• **Brief**
Rewrite the material starting at the line containing "From the camera, how far does [359,3] lie?" and ending at the line containing "18.3 metres", replacing "grey sea water" with "gray seawater" and leaving everything else unchanged. Give only those lines.

BEGIN Stored data

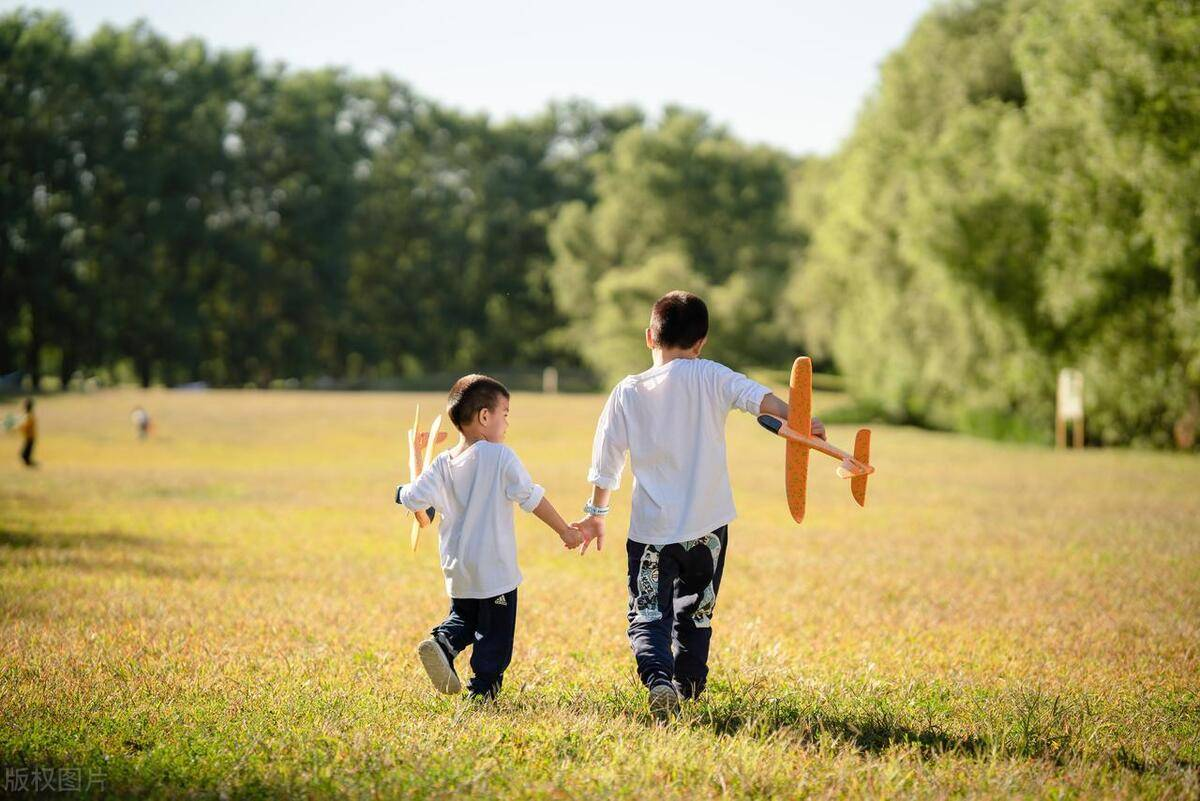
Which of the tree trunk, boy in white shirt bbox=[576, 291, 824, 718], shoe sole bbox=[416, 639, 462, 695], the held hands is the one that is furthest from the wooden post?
shoe sole bbox=[416, 639, 462, 695]

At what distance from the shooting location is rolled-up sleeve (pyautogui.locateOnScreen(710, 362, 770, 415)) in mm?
5180

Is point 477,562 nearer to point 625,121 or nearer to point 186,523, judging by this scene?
point 186,523

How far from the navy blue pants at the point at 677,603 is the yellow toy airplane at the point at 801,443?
0.42 m

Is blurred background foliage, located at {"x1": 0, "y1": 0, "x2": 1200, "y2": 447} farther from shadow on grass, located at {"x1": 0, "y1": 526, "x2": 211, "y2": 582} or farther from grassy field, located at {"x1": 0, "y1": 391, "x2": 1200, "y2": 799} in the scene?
shadow on grass, located at {"x1": 0, "y1": 526, "x2": 211, "y2": 582}

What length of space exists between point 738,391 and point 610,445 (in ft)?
2.27

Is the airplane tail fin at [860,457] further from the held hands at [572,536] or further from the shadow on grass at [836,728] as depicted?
the held hands at [572,536]

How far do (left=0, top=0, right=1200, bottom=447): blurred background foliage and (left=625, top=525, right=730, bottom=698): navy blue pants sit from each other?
21511 millimetres

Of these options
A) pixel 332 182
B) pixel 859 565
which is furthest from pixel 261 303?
pixel 859 565

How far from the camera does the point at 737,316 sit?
5466cm

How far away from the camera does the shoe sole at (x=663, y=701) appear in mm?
5086

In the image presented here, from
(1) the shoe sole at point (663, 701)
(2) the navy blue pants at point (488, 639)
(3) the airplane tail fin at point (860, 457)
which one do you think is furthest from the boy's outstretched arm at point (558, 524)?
(3) the airplane tail fin at point (860, 457)

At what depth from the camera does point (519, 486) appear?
5.34m

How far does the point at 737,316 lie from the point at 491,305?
74.3 ft

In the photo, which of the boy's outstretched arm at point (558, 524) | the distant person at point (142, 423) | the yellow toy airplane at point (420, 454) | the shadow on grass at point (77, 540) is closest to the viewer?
the boy's outstretched arm at point (558, 524)
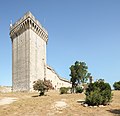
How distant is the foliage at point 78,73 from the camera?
50.2m

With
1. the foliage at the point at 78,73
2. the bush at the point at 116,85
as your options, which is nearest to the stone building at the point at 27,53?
the foliage at the point at 78,73

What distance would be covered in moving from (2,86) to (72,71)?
75.2 feet

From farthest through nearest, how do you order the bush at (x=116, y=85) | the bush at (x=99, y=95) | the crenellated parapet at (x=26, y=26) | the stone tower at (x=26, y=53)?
the crenellated parapet at (x=26, y=26) < the stone tower at (x=26, y=53) < the bush at (x=116, y=85) < the bush at (x=99, y=95)

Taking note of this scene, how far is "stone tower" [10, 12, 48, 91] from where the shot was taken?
171 feet

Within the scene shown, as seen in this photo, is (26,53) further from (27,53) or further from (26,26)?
(26,26)

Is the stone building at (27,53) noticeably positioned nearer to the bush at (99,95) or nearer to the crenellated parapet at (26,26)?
the crenellated parapet at (26,26)

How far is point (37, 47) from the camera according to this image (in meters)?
58.0

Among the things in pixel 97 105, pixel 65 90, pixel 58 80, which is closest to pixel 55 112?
pixel 97 105

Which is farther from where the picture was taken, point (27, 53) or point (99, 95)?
point (27, 53)

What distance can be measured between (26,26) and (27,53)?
7080 mm

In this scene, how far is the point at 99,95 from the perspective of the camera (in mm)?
20656

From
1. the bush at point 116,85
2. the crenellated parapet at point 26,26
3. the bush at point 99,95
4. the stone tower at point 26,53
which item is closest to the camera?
the bush at point 99,95

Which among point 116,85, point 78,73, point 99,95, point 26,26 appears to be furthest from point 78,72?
point 99,95

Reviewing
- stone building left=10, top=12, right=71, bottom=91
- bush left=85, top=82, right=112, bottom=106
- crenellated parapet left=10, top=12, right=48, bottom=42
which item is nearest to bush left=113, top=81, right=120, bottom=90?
stone building left=10, top=12, right=71, bottom=91
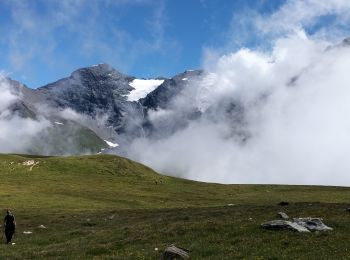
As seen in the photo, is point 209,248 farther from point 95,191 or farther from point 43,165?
point 43,165

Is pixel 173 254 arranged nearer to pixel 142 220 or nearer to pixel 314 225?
pixel 314 225

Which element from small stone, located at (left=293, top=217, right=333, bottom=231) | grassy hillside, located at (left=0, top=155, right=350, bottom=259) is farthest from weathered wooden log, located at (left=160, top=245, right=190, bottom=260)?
small stone, located at (left=293, top=217, right=333, bottom=231)

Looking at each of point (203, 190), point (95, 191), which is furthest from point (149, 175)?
point (95, 191)

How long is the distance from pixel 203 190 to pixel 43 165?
51.2m

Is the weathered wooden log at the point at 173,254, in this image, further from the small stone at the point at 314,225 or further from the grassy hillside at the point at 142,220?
the small stone at the point at 314,225

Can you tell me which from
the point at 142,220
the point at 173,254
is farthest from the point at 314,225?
the point at 142,220

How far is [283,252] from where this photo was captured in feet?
98.3

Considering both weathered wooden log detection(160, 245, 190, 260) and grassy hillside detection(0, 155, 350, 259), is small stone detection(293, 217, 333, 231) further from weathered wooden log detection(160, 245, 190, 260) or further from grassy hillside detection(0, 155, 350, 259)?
weathered wooden log detection(160, 245, 190, 260)

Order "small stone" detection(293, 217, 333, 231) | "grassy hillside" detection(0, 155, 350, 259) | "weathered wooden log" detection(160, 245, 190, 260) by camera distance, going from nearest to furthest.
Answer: "weathered wooden log" detection(160, 245, 190, 260) < "grassy hillside" detection(0, 155, 350, 259) < "small stone" detection(293, 217, 333, 231)

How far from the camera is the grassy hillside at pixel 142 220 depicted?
32750mm

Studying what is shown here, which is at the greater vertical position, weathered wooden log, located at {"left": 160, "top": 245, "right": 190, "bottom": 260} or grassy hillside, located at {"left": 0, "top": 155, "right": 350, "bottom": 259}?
grassy hillside, located at {"left": 0, "top": 155, "right": 350, "bottom": 259}

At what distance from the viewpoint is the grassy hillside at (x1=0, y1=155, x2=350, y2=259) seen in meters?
32.8

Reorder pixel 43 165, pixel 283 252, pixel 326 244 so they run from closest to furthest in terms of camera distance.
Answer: pixel 283 252, pixel 326 244, pixel 43 165

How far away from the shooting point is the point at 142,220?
5894cm
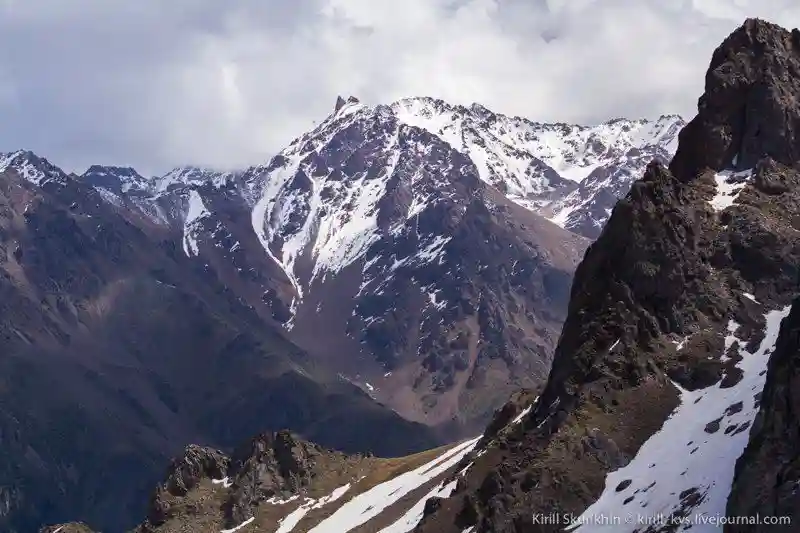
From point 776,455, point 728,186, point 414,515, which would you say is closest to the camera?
point 776,455

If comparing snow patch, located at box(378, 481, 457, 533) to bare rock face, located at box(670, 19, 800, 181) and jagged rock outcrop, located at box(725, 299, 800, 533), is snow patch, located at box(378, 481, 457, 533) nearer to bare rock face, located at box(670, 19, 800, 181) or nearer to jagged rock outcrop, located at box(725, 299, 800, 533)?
bare rock face, located at box(670, 19, 800, 181)

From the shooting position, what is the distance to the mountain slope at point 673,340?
98562mm

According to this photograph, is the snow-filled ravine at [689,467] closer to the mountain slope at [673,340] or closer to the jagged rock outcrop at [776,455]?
the mountain slope at [673,340]

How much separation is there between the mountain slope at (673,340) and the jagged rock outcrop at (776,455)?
5231mm

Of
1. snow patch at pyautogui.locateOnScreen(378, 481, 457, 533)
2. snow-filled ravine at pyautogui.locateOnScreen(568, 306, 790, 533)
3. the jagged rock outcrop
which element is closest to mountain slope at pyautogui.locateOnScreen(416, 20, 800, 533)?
snow-filled ravine at pyautogui.locateOnScreen(568, 306, 790, 533)

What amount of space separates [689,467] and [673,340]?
92.3ft

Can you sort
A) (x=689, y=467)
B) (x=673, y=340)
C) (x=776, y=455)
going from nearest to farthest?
(x=776, y=455)
(x=689, y=467)
(x=673, y=340)

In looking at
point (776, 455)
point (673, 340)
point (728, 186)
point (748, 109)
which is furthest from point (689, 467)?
point (748, 109)

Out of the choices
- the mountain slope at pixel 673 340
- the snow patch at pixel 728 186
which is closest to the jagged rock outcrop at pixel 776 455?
the mountain slope at pixel 673 340

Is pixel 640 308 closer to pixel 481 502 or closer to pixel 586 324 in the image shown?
pixel 586 324

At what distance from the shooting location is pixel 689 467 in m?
93.1

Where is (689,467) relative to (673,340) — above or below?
below

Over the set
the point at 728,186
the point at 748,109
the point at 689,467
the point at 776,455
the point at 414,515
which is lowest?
the point at 776,455

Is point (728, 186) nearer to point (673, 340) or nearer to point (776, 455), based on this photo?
point (673, 340)
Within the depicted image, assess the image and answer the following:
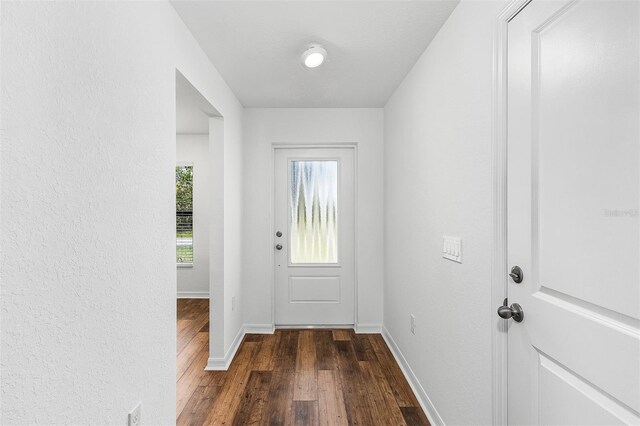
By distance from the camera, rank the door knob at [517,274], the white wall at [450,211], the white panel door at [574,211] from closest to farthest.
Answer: the white panel door at [574,211], the door knob at [517,274], the white wall at [450,211]

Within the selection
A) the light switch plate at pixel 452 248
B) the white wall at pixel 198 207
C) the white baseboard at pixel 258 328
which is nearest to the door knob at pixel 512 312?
the light switch plate at pixel 452 248

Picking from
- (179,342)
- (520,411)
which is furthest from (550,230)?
(179,342)

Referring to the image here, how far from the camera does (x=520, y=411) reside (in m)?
1.23

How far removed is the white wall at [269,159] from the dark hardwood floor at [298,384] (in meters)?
0.51

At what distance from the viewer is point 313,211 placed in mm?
3650

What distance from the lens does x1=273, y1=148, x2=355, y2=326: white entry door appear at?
3615 millimetres

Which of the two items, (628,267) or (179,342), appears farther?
(179,342)

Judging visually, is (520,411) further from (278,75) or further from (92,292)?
(278,75)

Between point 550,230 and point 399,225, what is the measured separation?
1.79 meters

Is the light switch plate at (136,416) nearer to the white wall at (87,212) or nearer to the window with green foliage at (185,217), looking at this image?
the white wall at (87,212)

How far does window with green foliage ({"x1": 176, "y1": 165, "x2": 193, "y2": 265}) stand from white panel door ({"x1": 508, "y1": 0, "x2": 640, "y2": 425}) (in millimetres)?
4592

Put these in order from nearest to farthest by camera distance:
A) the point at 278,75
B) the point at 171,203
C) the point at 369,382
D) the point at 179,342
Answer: the point at 171,203 < the point at 369,382 < the point at 278,75 < the point at 179,342

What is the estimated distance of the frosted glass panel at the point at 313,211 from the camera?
3637 millimetres

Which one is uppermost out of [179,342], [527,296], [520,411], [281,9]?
[281,9]
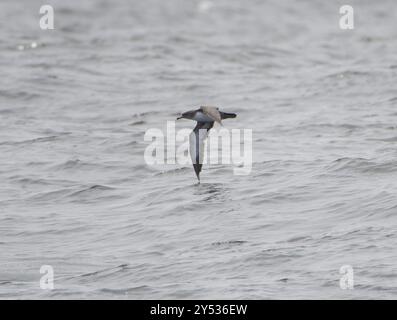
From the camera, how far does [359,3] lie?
41.5m

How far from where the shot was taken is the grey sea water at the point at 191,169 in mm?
12961

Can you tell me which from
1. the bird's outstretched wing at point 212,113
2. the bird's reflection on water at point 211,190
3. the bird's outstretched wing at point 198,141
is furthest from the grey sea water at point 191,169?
the bird's outstretched wing at point 212,113

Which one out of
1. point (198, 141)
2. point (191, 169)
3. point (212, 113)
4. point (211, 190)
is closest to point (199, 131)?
point (198, 141)

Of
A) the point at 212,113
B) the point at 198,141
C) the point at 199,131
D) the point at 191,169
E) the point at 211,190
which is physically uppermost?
the point at 212,113

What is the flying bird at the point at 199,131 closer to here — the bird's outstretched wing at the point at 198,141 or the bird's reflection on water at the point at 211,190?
the bird's outstretched wing at the point at 198,141

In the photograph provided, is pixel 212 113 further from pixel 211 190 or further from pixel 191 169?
pixel 191 169

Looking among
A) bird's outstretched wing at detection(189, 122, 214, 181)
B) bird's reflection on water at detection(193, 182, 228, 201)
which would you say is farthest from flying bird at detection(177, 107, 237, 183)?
bird's reflection on water at detection(193, 182, 228, 201)

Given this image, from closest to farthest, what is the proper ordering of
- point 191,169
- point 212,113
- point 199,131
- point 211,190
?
point 212,113 → point 211,190 → point 199,131 → point 191,169

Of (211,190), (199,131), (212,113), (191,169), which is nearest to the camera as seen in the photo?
(212,113)

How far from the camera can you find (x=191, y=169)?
18.3 metres

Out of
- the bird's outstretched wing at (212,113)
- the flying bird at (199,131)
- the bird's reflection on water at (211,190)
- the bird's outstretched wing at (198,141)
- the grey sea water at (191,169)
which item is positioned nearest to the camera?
the grey sea water at (191,169)

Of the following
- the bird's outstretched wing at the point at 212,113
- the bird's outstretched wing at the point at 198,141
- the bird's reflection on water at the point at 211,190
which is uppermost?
the bird's outstretched wing at the point at 212,113

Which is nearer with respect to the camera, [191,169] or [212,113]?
[212,113]

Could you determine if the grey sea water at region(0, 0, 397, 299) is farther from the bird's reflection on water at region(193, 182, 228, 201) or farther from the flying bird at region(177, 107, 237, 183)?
the flying bird at region(177, 107, 237, 183)
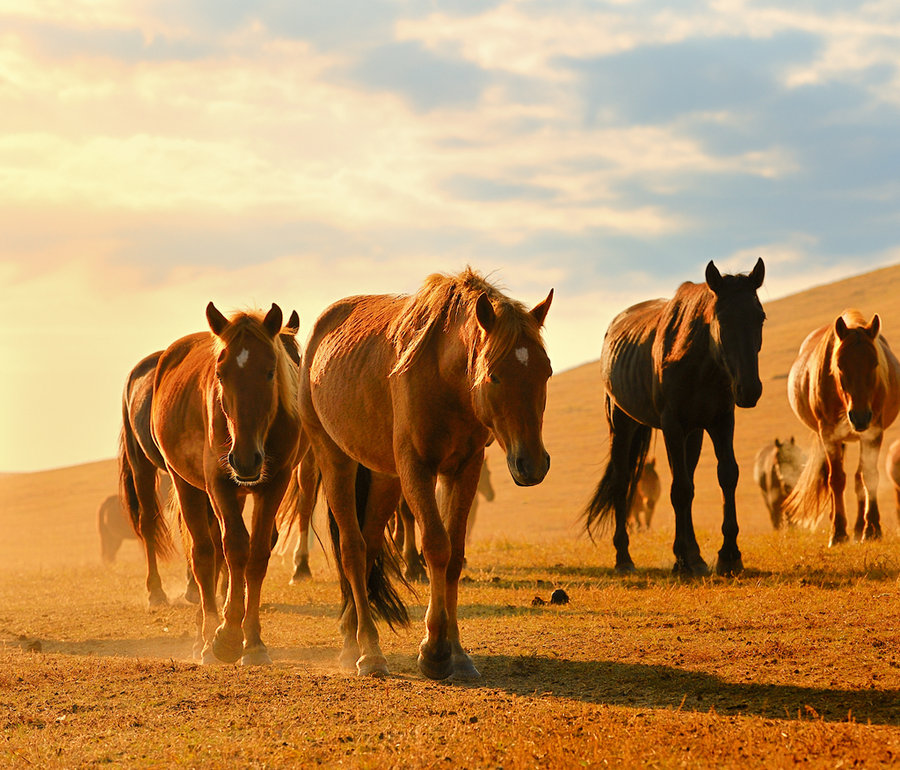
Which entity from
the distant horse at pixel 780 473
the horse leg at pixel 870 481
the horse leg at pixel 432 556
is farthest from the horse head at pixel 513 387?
the distant horse at pixel 780 473

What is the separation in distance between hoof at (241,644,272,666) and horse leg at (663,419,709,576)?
4423 millimetres

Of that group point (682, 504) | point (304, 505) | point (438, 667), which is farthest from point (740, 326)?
point (438, 667)

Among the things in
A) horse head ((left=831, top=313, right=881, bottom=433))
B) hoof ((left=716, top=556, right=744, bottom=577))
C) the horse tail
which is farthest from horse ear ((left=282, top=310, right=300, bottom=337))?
the horse tail

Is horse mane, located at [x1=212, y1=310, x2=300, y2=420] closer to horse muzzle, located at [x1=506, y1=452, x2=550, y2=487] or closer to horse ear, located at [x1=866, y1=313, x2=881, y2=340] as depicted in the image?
horse muzzle, located at [x1=506, y1=452, x2=550, y2=487]

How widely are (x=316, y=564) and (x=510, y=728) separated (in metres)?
10.2

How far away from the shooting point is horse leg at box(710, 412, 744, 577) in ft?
29.9

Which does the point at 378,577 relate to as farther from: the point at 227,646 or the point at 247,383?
the point at 247,383

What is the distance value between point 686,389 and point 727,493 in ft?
3.54

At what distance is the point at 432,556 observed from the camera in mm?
5457

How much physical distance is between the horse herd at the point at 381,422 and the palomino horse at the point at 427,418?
1 centimetres

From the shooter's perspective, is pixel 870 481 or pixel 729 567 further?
pixel 870 481

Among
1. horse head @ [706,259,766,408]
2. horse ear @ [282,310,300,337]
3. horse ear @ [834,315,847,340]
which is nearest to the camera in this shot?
horse ear @ [282,310,300,337]

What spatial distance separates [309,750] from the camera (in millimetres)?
4344

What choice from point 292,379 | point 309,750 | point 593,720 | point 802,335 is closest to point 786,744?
point 593,720
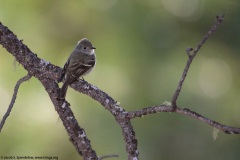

END Stored data

• **Result for this task**
From the camera, how far does [359,3] lie?
41.5m

How far from where the shot was taken is the gray seawater at the point at 191,169 in mm?
12961

Can you tell me which from
1. the bird's outstretched wing at point 212,113
2. the bird's reflection on water at point 211,190
3. the bird's outstretched wing at point 198,141
is furthest from the gray seawater at point 191,169?
the bird's outstretched wing at point 212,113

Which one out of
1. point (198, 141)
2. point (191, 169)
3. point (212, 113)
4. point (211, 190)
is closest to point (199, 131)?
point (198, 141)

Of
A) the point at 212,113
B) the point at 198,141
C) the point at 199,131
D) the point at 191,169
E) the point at 211,190
which is physically uppermost?
the point at 212,113

What is the flying bird at the point at 199,131 closer to here — the bird's outstretched wing at the point at 198,141 or the bird's reflection on water at the point at 211,190?
the bird's outstretched wing at the point at 198,141

In the photograph provided, is pixel 212 113 further from pixel 211 190 or further from pixel 191 169?
pixel 191 169

Looking among
A) bird's outstretched wing at detection(189, 122, 214, 181)
B) bird's reflection on water at detection(193, 182, 228, 201)
which would you say is farthest from flying bird at detection(177, 107, 237, 183)?
bird's reflection on water at detection(193, 182, 228, 201)

Given this image, from closest to farthest, what is the proper ordering of
- point 191,169
- point 212,113
- point 199,131
- point 211,190
?
point 212,113 → point 211,190 → point 199,131 → point 191,169

Of (211,190), (199,131), (212,113), (191,169), which is nearest to the camera as seen in the photo?
(212,113)

How far from the camera can you find (x=191, y=169)?
18.3 metres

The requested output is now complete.